Dr. Andrew Griffith, University of Tennessee Department of Agricultural and Resource Economics

November 27, 2023

What does it cost to carry a cow? What is the cost of production in the cattle business? These are questions that arise on occasion, but few people actually take the time to calculate their cost of production. There are annual budgets available through the land grant universities that provide an outline of production costs, and those budgets are meant to be a guide for individual operations to develop a production budget for their operation. The primary objective of a budget is to determine costs, compare those costs to revenues, and finally make management decisions that increase profits.

What is the largest cost of production in the cattle business? Most people would say feed, which would be purchased feed, hay and pasture, but the biggest cost category in most cattle operations is owning the cattle. It is easy to see from the stocker or feedlot perspective in that purchasing the animals is a tremendous cost. For example, given the average market price of 550 pound steers as of this writing, a steer costs more than $1,350. That same animal as an 850 pound steer is valued near $2,000. Owning the animal is also the largest cost in the cow-calf business. It is clearly witnessed when a bred female is purchased, but it is more often experienced when a producer retains a heifer to put back in the breeding herd instead of selling the heifer. The cost of that animal was her value at weaning plus the cost of getting her to calving.

Moving away from the cost of the animals, feed cost does tend to be the largest cost category. Based on the University of Tennessee cow-calf budget, pasture, hay and supplemental feed accounts for nearly 80 percent of the production expenses and over 50 percent of the total cost of production. The remainder of the production expenses is composed of salt and mineral, herd health, reproductive costs, and labor.
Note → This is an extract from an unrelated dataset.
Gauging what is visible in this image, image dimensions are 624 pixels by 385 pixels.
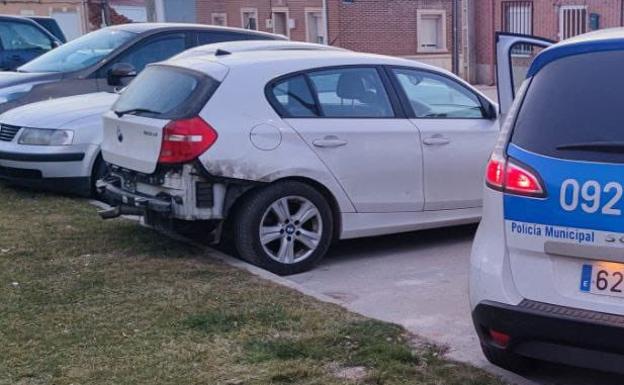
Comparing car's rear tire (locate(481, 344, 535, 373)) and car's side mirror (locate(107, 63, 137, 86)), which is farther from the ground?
car's side mirror (locate(107, 63, 137, 86))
Some costs that are often overlooked include interest, land rent, marketing costs, and depreciation. Many people overlook interest expenses and land rent because they are not borrowing money and they own the land they are utilizing. However, every dollar that is used in the cattle herd has an interest expense, because that money could be doing something else to earn a dollar. Similarly, the failure to apply a land rent cost to owned land is a mistake, because that land could be rented to someone else. The truth of the matter is producers should apply a cost to these categories to gain a better understanding of a return to their management. Marketing costs often come out of the cattle check at the auction barn, which means they are dollars the cattle producer never sees. These cannot be overlooked. This is a real cost of production even though it is taken out at the time of sell.

This now brings the conversation to depreciation. Many people consider depreciation of equipment, buildings, and other items that have a tax depreciation schedule. However, these are not the only things depreciating. Cows depreciate as well. For example, if bred heifers are worth $2,500 per head today, is she still worth that when she is five years old or nine years old? Occasionally, bred female values will increase from when they are a bred heifer to when they are three or four years old, which means they appreciated in value. However, cows typically depreciate in value the older they get. This may not seem like a big deal, but that $2,500 heifer today may only have a salvage value of $1,000 when she is ten years old. That means she depreciated nearly $200 per year when using straight line depreciation.

Cost of production is probably not at the top of most producers’ minds right now, because calf and feeder cattle prices are extremely strong. However, production costs always influence profits regardless of how high cattle prices are. Producers should probably take the time to sketch out a budget to see where their costs are too high and even where more money is needed to produce the cattle desired by the market. Ignorance and laziness are not excuses that will protect a person from losing money or failing to be as profitable as they can be.